In der Nacht vom 12. auf den 13. Dezember vergangenen Jahres war der junge Mann mit dem Wagen seiner Mutter auf der Lüdenscheider Straße in Altena unterwegs gewesen. Irgendwann zwischen 23 und 4 Uhr hatte er versehentlich ein fremdes Fahrzeug berührt, welches an der Straße geparkt hatte. Für den Schüller eine Katastrophe. Ohne sich um den Unfall zu kümmern, hatte er seine Fahrt fortgesetzt. Um den Vorfall zu vertuschen, war er kurzentschlossen zur Polizeiwache nach Lüdenscheid gefahren, um hier die Fakten ein wenig zu seinen Gunsten zu verdrehen. Denn: Sein größter Wunsch ist es, eine Ausbildung bei der Polizei zu machen. So erklärte er gegenüber den Beamten, ein anderer sei ihm in der Bahnhofsallee in Lüdenscheid in den Wagen gefahren und dann geflohen.

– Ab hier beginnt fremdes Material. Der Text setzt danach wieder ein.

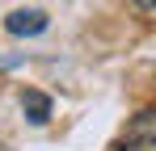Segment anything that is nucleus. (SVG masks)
Wrapping results in <instances>:
<instances>
[{
	"label": "nucleus",
	"instance_id": "20e7f679",
	"mask_svg": "<svg viewBox=\"0 0 156 151\" xmlns=\"http://www.w3.org/2000/svg\"><path fill=\"white\" fill-rule=\"evenodd\" d=\"M135 4H144V8H156V0H135Z\"/></svg>",
	"mask_w": 156,
	"mask_h": 151
},
{
	"label": "nucleus",
	"instance_id": "f257e3e1",
	"mask_svg": "<svg viewBox=\"0 0 156 151\" xmlns=\"http://www.w3.org/2000/svg\"><path fill=\"white\" fill-rule=\"evenodd\" d=\"M122 143H127V151H156V109H144L131 118Z\"/></svg>",
	"mask_w": 156,
	"mask_h": 151
},
{
	"label": "nucleus",
	"instance_id": "f03ea898",
	"mask_svg": "<svg viewBox=\"0 0 156 151\" xmlns=\"http://www.w3.org/2000/svg\"><path fill=\"white\" fill-rule=\"evenodd\" d=\"M4 29L17 34V38H34V34L47 29V13H42V8H17V13L4 17Z\"/></svg>",
	"mask_w": 156,
	"mask_h": 151
},
{
	"label": "nucleus",
	"instance_id": "7ed1b4c3",
	"mask_svg": "<svg viewBox=\"0 0 156 151\" xmlns=\"http://www.w3.org/2000/svg\"><path fill=\"white\" fill-rule=\"evenodd\" d=\"M21 109H26V118L34 126H42L47 118H51V97L38 92V88H26V92H21Z\"/></svg>",
	"mask_w": 156,
	"mask_h": 151
}]
</instances>
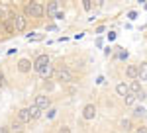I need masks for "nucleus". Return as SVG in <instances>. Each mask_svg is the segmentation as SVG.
I'll return each mask as SVG.
<instances>
[{"label": "nucleus", "mask_w": 147, "mask_h": 133, "mask_svg": "<svg viewBox=\"0 0 147 133\" xmlns=\"http://www.w3.org/2000/svg\"><path fill=\"white\" fill-rule=\"evenodd\" d=\"M114 39H116V33L110 32V33H108V41H114Z\"/></svg>", "instance_id": "obj_30"}, {"label": "nucleus", "mask_w": 147, "mask_h": 133, "mask_svg": "<svg viewBox=\"0 0 147 133\" xmlns=\"http://www.w3.org/2000/svg\"><path fill=\"white\" fill-rule=\"evenodd\" d=\"M4 84H6V77H4V73L0 71V88H4Z\"/></svg>", "instance_id": "obj_25"}, {"label": "nucleus", "mask_w": 147, "mask_h": 133, "mask_svg": "<svg viewBox=\"0 0 147 133\" xmlns=\"http://www.w3.org/2000/svg\"><path fill=\"white\" fill-rule=\"evenodd\" d=\"M37 75H39L41 78H49L51 75H53V69H51V65H47V66H43V69H41Z\"/></svg>", "instance_id": "obj_16"}, {"label": "nucleus", "mask_w": 147, "mask_h": 133, "mask_svg": "<svg viewBox=\"0 0 147 133\" xmlns=\"http://www.w3.org/2000/svg\"><path fill=\"white\" fill-rule=\"evenodd\" d=\"M136 96H134V94H127V96H125V98H124V104H125V106H134V104H136Z\"/></svg>", "instance_id": "obj_18"}, {"label": "nucleus", "mask_w": 147, "mask_h": 133, "mask_svg": "<svg viewBox=\"0 0 147 133\" xmlns=\"http://www.w3.org/2000/svg\"><path fill=\"white\" fill-rule=\"evenodd\" d=\"M55 114H57V110H53V108H49V110H47V120H53V118H55Z\"/></svg>", "instance_id": "obj_23"}, {"label": "nucleus", "mask_w": 147, "mask_h": 133, "mask_svg": "<svg viewBox=\"0 0 147 133\" xmlns=\"http://www.w3.org/2000/svg\"><path fill=\"white\" fill-rule=\"evenodd\" d=\"M57 133H71V127H69V125H61Z\"/></svg>", "instance_id": "obj_24"}, {"label": "nucleus", "mask_w": 147, "mask_h": 133, "mask_svg": "<svg viewBox=\"0 0 147 133\" xmlns=\"http://www.w3.org/2000/svg\"><path fill=\"white\" fill-rule=\"evenodd\" d=\"M120 127L127 131V129H131V122H129V120H122V122H120Z\"/></svg>", "instance_id": "obj_21"}, {"label": "nucleus", "mask_w": 147, "mask_h": 133, "mask_svg": "<svg viewBox=\"0 0 147 133\" xmlns=\"http://www.w3.org/2000/svg\"><path fill=\"white\" fill-rule=\"evenodd\" d=\"M47 65H51V61H49V57L47 55H37V59L34 61V69H35V73H39L43 66Z\"/></svg>", "instance_id": "obj_6"}, {"label": "nucleus", "mask_w": 147, "mask_h": 133, "mask_svg": "<svg viewBox=\"0 0 147 133\" xmlns=\"http://www.w3.org/2000/svg\"><path fill=\"white\" fill-rule=\"evenodd\" d=\"M45 14V6L43 4H39V2H30V4H26V8H24V16L26 18H41Z\"/></svg>", "instance_id": "obj_1"}, {"label": "nucleus", "mask_w": 147, "mask_h": 133, "mask_svg": "<svg viewBox=\"0 0 147 133\" xmlns=\"http://www.w3.org/2000/svg\"><path fill=\"white\" fill-rule=\"evenodd\" d=\"M0 133H10V127H8V125H6V127H2V129H0Z\"/></svg>", "instance_id": "obj_32"}, {"label": "nucleus", "mask_w": 147, "mask_h": 133, "mask_svg": "<svg viewBox=\"0 0 147 133\" xmlns=\"http://www.w3.org/2000/svg\"><path fill=\"white\" fill-rule=\"evenodd\" d=\"M4 32V26H2V22H0V33Z\"/></svg>", "instance_id": "obj_33"}, {"label": "nucleus", "mask_w": 147, "mask_h": 133, "mask_svg": "<svg viewBox=\"0 0 147 133\" xmlns=\"http://www.w3.org/2000/svg\"><path fill=\"white\" fill-rule=\"evenodd\" d=\"M127 86H129V94H134L136 98L139 96V94H141V92H143V88H141V84H139V80H131V82H129Z\"/></svg>", "instance_id": "obj_8"}, {"label": "nucleus", "mask_w": 147, "mask_h": 133, "mask_svg": "<svg viewBox=\"0 0 147 133\" xmlns=\"http://www.w3.org/2000/svg\"><path fill=\"white\" fill-rule=\"evenodd\" d=\"M10 22H12V26H14V32H16V33H22L24 30H26L28 20H26V16H24V14H14Z\"/></svg>", "instance_id": "obj_2"}, {"label": "nucleus", "mask_w": 147, "mask_h": 133, "mask_svg": "<svg viewBox=\"0 0 147 133\" xmlns=\"http://www.w3.org/2000/svg\"><path fill=\"white\" fill-rule=\"evenodd\" d=\"M116 92H118L122 98H125V96L129 94V86H127L125 82H118V84H116Z\"/></svg>", "instance_id": "obj_11"}, {"label": "nucleus", "mask_w": 147, "mask_h": 133, "mask_svg": "<svg viewBox=\"0 0 147 133\" xmlns=\"http://www.w3.org/2000/svg\"><path fill=\"white\" fill-rule=\"evenodd\" d=\"M145 10H147V4H145Z\"/></svg>", "instance_id": "obj_34"}, {"label": "nucleus", "mask_w": 147, "mask_h": 133, "mask_svg": "<svg viewBox=\"0 0 147 133\" xmlns=\"http://www.w3.org/2000/svg\"><path fill=\"white\" fill-rule=\"evenodd\" d=\"M16 120H18V122H22L24 125H28V123L32 122V118H30V110H28V108H22V110L18 112Z\"/></svg>", "instance_id": "obj_7"}, {"label": "nucleus", "mask_w": 147, "mask_h": 133, "mask_svg": "<svg viewBox=\"0 0 147 133\" xmlns=\"http://www.w3.org/2000/svg\"><path fill=\"white\" fill-rule=\"evenodd\" d=\"M127 18H129V20H136V18H137V12H136V10L127 12Z\"/></svg>", "instance_id": "obj_26"}, {"label": "nucleus", "mask_w": 147, "mask_h": 133, "mask_svg": "<svg viewBox=\"0 0 147 133\" xmlns=\"http://www.w3.org/2000/svg\"><path fill=\"white\" fill-rule=\"evenodd\" d=\"M2 26H4V32H6V33H16V32H14L12 22H2Z\"/></svg>", "instance_id": "obj_19"}, {"label": "nucleus", "mask_w": 147, "mask_h": 133, "mask_svg": "<svg viewBox=\"0 0 147 133\" xmlns=\"http://www.w3.org/2000/svg\"><path fill=\"white\" fill-rule=\"evenodd\" d=\"M92 8V2L90 0H84V10H90Z\"/></svg>", "instance_id": "obj_29"}, {"label": "nucleus", "mask_w": 147, "mask_h": 133, "mask_svg": "<svg viewBox=\"0 0 147 133\" xmlns=\"http://www.w3.org/2000/svg\"><path fill=\"white\" fill-rule=\"evenodd\" d=\"M94 118H96V106H94V104H86V106L82 108V120L90 122Z\"/></svg>", "instance_id": "obj_5"}, {"label": "nucleus", "mask_w": 147, "mask_h": 133, "mask_svg": "<svg viewBox=\"0 0 147 133\" xmlns=\"http://www.w3.org/2000/svg\"><path fill=\"white\" fill-rule=\"evenodd\" d=\"M55 80H59V82H73V73L67 66H61V69L55 71Z\"/></svg>", "instance_id": "obj_3"}, {"label": "nucleus", "mask_w": 147, "mask_h": 133, "mask_svg": "<svg viewBox=\"0 0 147 133\" xmlns=\"http://www.w3.org/2000/svg\"><path fill=\"white\" fill-rule=\"evenodd\" d=\"M145 116V108L143 106H136L134 108V118H143Z\"/></svg>", "instance_id": "obj_17"}, {"label": "nucleus", "mask_w": 147, "mask_h": 133, "mask_svg": "<svg viewBox=\"0 0 147 133\" xmlns=\"http://www.w3.org/2000/svg\"><path fill=\"white\" fill-rule=\"evenodd\" d=\"M45 12L49 14V16H55L57 12H59V2H49L45 6Z\"/></svg>", "instance_id": "obj_14"}, {"label": "nucleus", "mask_w": 147, "mask_h": 133, "mask_svg": "<svg viewBox=\"0 0 147 133\" xmlns=\"http://www.w3.org/2000/svg\"><path fill=\"white\" fill-rule=\"evenodd\" d=\"M125 75L129 80H137V65H127L125 66Z\"/></svg>", "instance_id": "obj_12"}, {"label": "nucleus", "mask_w": 147, "mask_h": 133, "mask_svg": "<svg viewBox=\"0 0 147 133\" xmlns=\"http://www.w3.org/2000/svg\"><path fill=\"white\" fill-rule=\"evenodd\" d=\"M63 18H65V12H61V10H59V12L55 14V20H63Z\"/></svg>", "instance_id": "obj_27"}, {"label": "nucleus", "mask_w": 147, "mask_h": 133, "mask_svg": "<svg viewBox=\"0 0 147 133\" xmlns=\"http://www.w3.org/2000/svg\"><path fill=\"white\" fill-rule=\"evenodd\" d=\"M34 106H37L39 110H49V106H51V98L45 96V94H37V96H35Z\"/></svg>", "instance_id": "obj_4"}, {"label": "nucleus", "mask_w": 147, "mask_h": 133, "mask_svg": "<svg viewBox=\"0 0 147 133\" xmlns=\"http://www.w3.org/2000/svg\"><path fill=\"white\" fill-rule=\"evenodd\" d=\"M118 49H120V51H118V59H127V55H129V53H127V51H124L122 47H118Z\"/></svg>", "instance_id": "obj_22"}, {"label": "nucleus", "mask_w": 147, "mask_h": 133, "mask_svg": "<svg viewBox=\"0 0 147 133\" xmlns=\"http://www.w3.org/2000/svg\"><path fill=\"white\" fill-rule=\"evenodd\" d=\"M112 51H114L112 47H108V49H106V51H104V55H106V57H110V55H112Z\"/></svg>", "instance_id": "obj_31"}, {"label": "nucleus", "mask_w": 147, "mask_h": 133, "mask_svg": "<svg viewBox=\"0 0 147 133\" xmlns=\"http://www.w3.org/2000/svg\"><path fill=\"white\" fill-rule=\"evenodd\" d=\"M28 110H30V118H32V122H34V120H39V118H41V110H39L37 106H30Z\"/></svg>", "instance_id": "obj_15"}, {"label": "nucleus", "mask_w": 147, "mask_h": 133, "mask_svg": "<svg viewBox=\"0 0 147 133\" xmlns=\"http://www.w3.org/2000/svg\"><path fill=\"white\" fill-rule=\"evenodd\" d=\"M136 133H147V125H141V127H137Z\"/></svg>", "instance_id": "obj_28"}, {"label": "nucleus", "mask_w": 147, "mask_h": 133, "mask_svg": "<svg viewBox=\"0 0 147 133\" xmlns=\"http://www.w3.org/2000/svg\"><path fill=\"white\" fill-rule=\"evenodd\" d=\"M8 127H10V133H22L26 125H24L22 122H18V120H14V122H12Z\"/></svg>", "instance_id": "obj_13"}, {"label": "nucleus", "mask_w": 147, "mask_h": 133, "mask_svg": "<svg viewBox=\"0 0 147 133\" xmlns=\"http://www.w3.org/2000/svg\"><path fill=\"white\" fill-rule=\"evenodd\" d=\"M28 39H30V41H41V39H43V35H41V33H30V35H28Z\"/></svg>", "instance_id": "obj_20"}, {"label": "nucleus", "mask_w": 147, "mask_h": 133, "mask_svg": "<svg viewBox=\"0 0 147 133\" xmlns=\"http://www.w3.org/2000/svg\"><path fill=\"white\" fill-rule=\"evenodd\" d=\"M137 78L139 80H147V61L137 65Z\"/></svg>", "instance_id": "obj_9"}, {"label": "nucleus", "mask_w": 147, "mask_h": 133, "mask_svg": "<svg viewBox=\"0 0 147 133\" xmlns=\"http://www.w3.org/2000/svg\"><path fill=\"white\" fill-rule=\"evenodd\" d=\"M32 66H34V63H30L28 59H22V61L18 63V71L26 75V73H30V71H32Z\"/></svg>", "instance_id": "obj_10"}]
</instances>
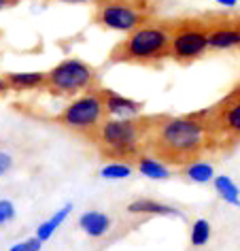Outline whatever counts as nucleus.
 Here are the masks:
<instances>
[{"label": "nucleus", "mask_w": 240, "mask_h": 251, "mask_svg": "<svg viewBox=\"0 0 240 251\" xmlns=\"http://www.w3.org/2000/svg\"><path fill=\"white\" fill-rule=\"evenodd\" d=\"M147 153L174 171L211 155L202 109L185 115H153Z\"/></svg>", "instance_id": "f257e3e1"}, {"label": "nucleus", "mask_w": 240, "mask_h": 251, "mask_svg": "<svg viewBox=\"0 0 240 251\" xmlns=\"http://www.w3.org/2000/svg\"><path fill=\"white\" fill-rule=\"evenodd\" d=\"M153 115L109 117L94 141V147L104 162L132 164L147 153V139Z\"/></svg>", "instance_id": "f03ea898"}, {"label": "nucleus", "mask_w": 240, "mask_h": 251, "mask_svg": "<svg viewBox=\"0 0 240 251\" xmlns=\"http://www.w3.org/2000/svg\"><path fill=\"white\" fill-rule=\"evenodd\" d=\"M170 60V32L166 20H153L134 28L109 51L111 64L160 68Z\"/></svg>", "instance_id": "7ed1b4c3"}, {"label": "nucleus", "mask_w": 240, "mask_h": 251, "mask_svg": "<svg viewBox=\"0 0 240 251\" xmlns=\"http://www.w3.org/2000/svg\"><path fill=\"white\" fill-rule=\"evenodd\" d=\"M164 0H94L92 22L102 30L132 32L134 28L160 20Z\"/></svg>", "instance_id": "20e7f679"}, {"label": "nucleus", "mask_w": 240, "mask_h": 251, "mask_svg": "<svg viewBox=\"0 0 240 251\" xmlns=\"http://www.w3.org/2000/svg\"><path fill=\"white\" fill-rule=\"evenodd\" d=\"M211 153H230L240 147V92L232 90L215 104L202 109Z\"/></svg>", "instance_id": "39448f33"}, {"label": "nucleus", "mask_w": 240, "mask_h": 251, "mask_svg": "<svg viewBox=\"0 0 240 251\" xmlns=\"http://www.w3.org/2000/svg\"><path fill=\"white\" fill-rule=\"evenodd\" d=\"M109 119L104 98H102V87H96L92 92H85L81 96L72 98L58 115L53 117L55 124L66 128L68 132L83 139L85 143L94 145L96 136L102 128V124Z\"/></svg>", "instance_id": "423d86ee"}, {"label": "nucleus", "mask_w": 240, "mask_h": 251, "mask_svg": "<svg viewBox=\"0 0 240 251\" xmlns=\"http://www.w3.org/2000/svg\"><path fill=\"white\" fill-rule=\"evenodd\" d=\"M166 26L170 32V60L176 64L189 66L211 53L204 15L172 17L166 20Z\"/></svg>", "instance_id": "0eeeda50"}, {"label": "nucleus", "mask_w": 240, "mask_h": 251, "mask_svg": "<svg viewBox=\"0 0 240 251\" xmlns=\"http://www.w3.org/2000/svg\"><path fill=\"white\" fill-rule=\"evenodd\" d=\"M96 87H102L98 68L81 58H66L47 71L45 92L55 98H77Z\"/></svg>", "instance_id": "6e6552de"}, {"label": "nucleus", "mask_w": 240, "mask_h": 251, "mask_svg": "<svg viewBox=\"0 0 240 251\" xmlns=\"http://www.w3.org/2000/svg\"><path fill=\"white\" fill-rule=\"evenodd\" d=\"M208 28L211 53L240 49V15L232 13H204Z\"/></svg>", "instance_id": "1a4fd4ad"}, {"label": "nucleus", "mask_w": 240, "mask_h": 251, "mask_svg": "<svg viewBox=\"0 0 240 251\" xmlns=\"http://www.w3.org/2000/svg\"><path fill=\"white\" fill-rule=\"evenodd\" d=\"M102 98H104L106 111H109V117H134V115H141L144 109L143 102L132 100L115 90H109V87H102Z\"/></svg>", "instance_id": "9d476101"}, {"label": "nucleus", "mask_w": 240, "mask_h": 251, "mask_svg": "<svg viewBox=\"0 0 240 251\" xmlns=\"http://www.w3.org/2000/svg\"><path fill=\"white\" fill-rule=\"evenodd\" d=\"M125 211L130 215H143V217H181V211L172 204L160 202L155 198H134L128 202Z\"/></svg>", "instance_id": "9b49d317"}, {"label": "nucleus", "mask_w": 240, "mask_h": 251, "mask_svg": "<svg viewBox=\"0 0 240 251\" xmlns=\"http://www.w3.org/2000/svg\"><path fill=\"white\" fill-rule=\"evenodd\" d=\"M4 79L11 92H45L47 73L43 71H26V73H4Z\"/></svg>", "instance_id": "f8f14e48"}, {"label": "nucleus", "mask_w": 240, "mask_h": 251, "mask_svg": "<svg viewBox=\"0 0 240 251\" xmlns=\"http://www.w3.org/2000/svg\"><path fill=\"white\" fill-rule=\"evenodd\" d=\"M79 228L83 230L90 238H102V236H106V234L111 232L113 219H111V215H106L104 211L92 209V211L81 213V217H79Z\"/></svg>", "instance_id": "ddd939ff"}, {"label": "nucleus", "mask_w": 240, "mask_h": 251, "mask_svg": "<svg viewBox=\"0 0 240 251\" xmlns=\"http://www.w3.org/2000/svg\"><path fill=\"white\" fill-rule=\"evenodd\" d=\"M134 168H136V173L143 175V177L155 179V181H166L170 177H174V168L166 166L164 162L155 160L153 155H149V153H143L141 158L134 162Z\"/></svg>", "instance_id": "4468645a"}, {"label": "nucleus", "mask_w": 240, "mask_h": 251, "mask_svg": "<svg viewBox=\"0 0 240 251\" xmlns=\"http://www.w3.org/2000/svg\"><path fill=\"white\" fill-rule=\"evenodd\" d=\"M71 211H72V202H66L64 206H60V209L55 211L51 217L45 219V222H41L39 226H36L34 236H39L43 243H47L49 238H51V236L55 234V230H58L60 226L64 224L68 217H71Z\"/></svg>", "instance_id": "2eb2a0df"}, {"label": "nucleus", "mask_w": 240, "mask_h": 251, "mask_svg": "<svg viewBox=\"0 0 240 251\" xmlns=\"http://www.w3.org/2000/svg\"><path fill=\"white\" fill-rule=\"evenodd\" d=\"M179 173H181V177H185L187 181H192V183H200V185L213 183V179H215V168H213L211 162H206L204 158L195 160V162H192V164H187V166H183Z\"/></svg>", "instance_id": "dca6fc26"}, {"label": "nucleus", "mask_w": 240, "mask_h": 251, "mask_svg": "<svg viewBox=\"0 0 240 251\" xmlns=\"http://www.w3.org/2000/svg\"><path fill=\"white\" fill-rule=\"evenodd\" d=\"M213 187H215V192H217V196L223 200L225 204L238 206L240 209V187L234 183L232 177H227V175H215Z\"/></svg>", "instance_id": "f3484780"}, {"label": "nucleus", "mask_w": 240, "mask_h": 251, "mask_svg": "<svg viewBox=\"0 0 240 251\" xmlns=\"http://www.w3.org/2000/svg\"><path fill=\"white\" fill-rule=\"evenodd\" d=\"M211 236H213L211 222L204 217L193 219L192 228H189V243H192V247H204V245H208V241H211Z\"/></svg>", "instance_id": "a211bd4d"}, {"label": "nucleus", "mask_w": 240, "mask_h": 251, "mask_svg": "<svg viewBox=\"0 0 240 251\" xmlns=\"http://www.w3.org/2000/svg\"><path fill=\"white\" fill-rule=\"evenodd\" d=\"M136 168L132 164H125V162H106V164L100 168V177L106 179V181H121V179H128L134 175Z\"/></svg>", "instance_id": "6ab92c4d"}, {"label": "nucleus", "mask_w": 240, "mask_h": 251, "mask_svg": "<svg viewBox=\"0 0 240 251\" xmlns=\"http://www.w3.org/2000/svg\"><path fill=\"white\" fill-rule=\"evenodd\" d=\"M43 243L39 236H30V238H24V241L11 245L9 251H41L43 249Z\"/></svg>", "instance_id": "aec40b11"}, {"label": "nucleus", "mask_w": 240, "mask_h": 251, "mask_svg": "<svg viewBox=\"0 0 240 251\" xmlns=\"http://www.w3.org/2000/svg\"><path fill=\"white\" fill-rule=\"evenodd\" d=\"M15 215H17L15 204L11 202V200H7V198H0V226L11 224L15 219Z\"/></svg>", "instance_id": "412c9836"}, {"label": "nucleus", "mask_w": 240, "mask_h": 251, "mask_svg": "<svg viewBox=\"0 0 240 251\" xmlns=\"http://www.w3.org/2000/svg\"><path fill=\"white\" fill-rule=\"evenodd\" d=\"M13 166H15L13 155L9 151H4V149H0V177H7V175L13 171Z\"/></svg>", "instance_id": "4be33fe9"}, {"label": "nucleus", "mask_w": 240, "mask_h": 251, "mask_svg": "<svg viewBox=\"0 0 240 251\" xmlns=\"http://www.w3.org/2000/svg\"><path fill=\"white\" fill-rule=\"evenodd\" d=\"M215 2H217L219 7H225V9H234V7H238V0H215Z\"/></svg>", "instance_id": "5701e85b"}, {"label": "nucleus", "mask_w": 240, "mask_h": 251, "mask_svg": "<svg viewBox=\"0 0 240 251\" xmlns=\"http://www.w3.org/2000/svg\"><path fill=\"white\" fill-rule=\"evenodd\" d=\"M11 87L7 83V79H4V75H0V96H4V94H9Z\"/></svg>", "instance_id": "b1692460"}, {"label": "nucleus", "mask_w": 240, "mask_h": 251, "mask_svg": "<svg viewBox=\"0 0 240 251\" xmlns=\"http://www.w3.org/2000/svg\"><path fill=\"white\" fill-rule=\"evenodd\" d=\"M22 0H0V11L2 9H11V7H15V4H20Z\"/></svg>", "instance_id": "393cba45"}, {"label": "nucleus", "mask_w": 240, "mask_h": 251, "mask_svg": "<svg viewBox=\"0 0 240 251\" xmlns=\"http://www.w3.org/2000/svg\"><path fill=\"white\" fill-rule=\"evenodd\" d=\"M55 2H68V4H94V0H55Z\"/></svg>", "instance_id": "a878e982"}, {"label": "nucleus", "mask_w": 240, "mask_h": 251, "mask_svg": "<svg viewBox=\"0 0 240 251\" xmlns=\"http://www.w3.org/2000/svg\"><path fill=\"white\" fill-rule=\"evenodd\" d=\"M234 90H238V92H240V79L236 81V85H234Z\"/></svg>", "instance_id": "bb28decb"}, {"label": "nucleus", "mask_w": 240, "mask_h": 251, "mask_svg": "<svg viewBox=\"0 0 240 251\" xmlns=\"http://www.w3.org/2000/svg\"><path fill=\"white\" fill-rule=\"evenodd\" d=\"M0 39H2V32H0Z\"/></svg>", "instance_id": "cd10ccee"}]
</instances>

Zum Leidwesen des 19-Jährigen war sein nicht besonders gut gedachter Plan jedoch schnell aufgeflogen.

Gestern zeigte sich der Schüler geständig und voller Reue: „Wenn ich gesagt hätte, ich war das, hätte ich wahrscheinlich schon ein großes Gewitter erlebt. Es war unüberlegt und blöd von mir.“ Das „Gewitter“ wird ihm jetzt wohl auch nicht erspart geblieben sein. Neben der Strafe muss er nun auch noch für den entstandenen Schaden von knapp 3500 Euro aufkommen.